From highest to lowest...
Imagination --- attained by Intuition
Rationality --- attained by Reasoning, including Logic ( 'Philosophy')
Empirical Evidence ('facts') --- attained by Observation, including Experiment ('Science')
(Note: an older division, before the development of Science as a separate domain, combined Rational and Empirical as Natural Philosophy
The above hierarchy is, I think, the only coherent set of metaphysical assumptions for arranging these types of knowledge - in the sense that 'facts' depend on reasoning, and reasoning is validated by intuition.
What, then, validates 'Imagination/ Intuition'? The further assumption of divine revelation - which needs to be both internal and external - we need to have something divine within in order to respond to divine revelations from without.
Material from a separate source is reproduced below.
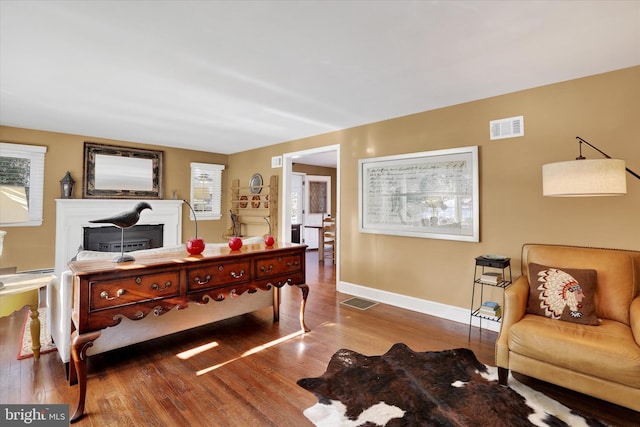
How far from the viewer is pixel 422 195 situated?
380cm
Once these assumptions, and this scheme, is in place - then everything necessary seems to follow.
Any other arrangement of the elements seems to be self-refuting.
1. Imaginative knowledge can be tested by reasoning and observation (tested to some extent, although almost-never conclusively so) - but imaginative knowledge is primary.
2. Facts need to be tested by their coherence with other facts - i.e. by reasoning - and also and ultimately by imagination (although this imaginative test cannot be forced; the answer may come slowly or not at all; and at any cross-sectional point in time, intuition is likewise variable in validity and reliability).
3. Reasoning needs to be tested by imagination - since we are very prone to errors in reasoning, and correct reasoning is not fully and un-distortedly known in any explicit and reliably-transmissible fashion.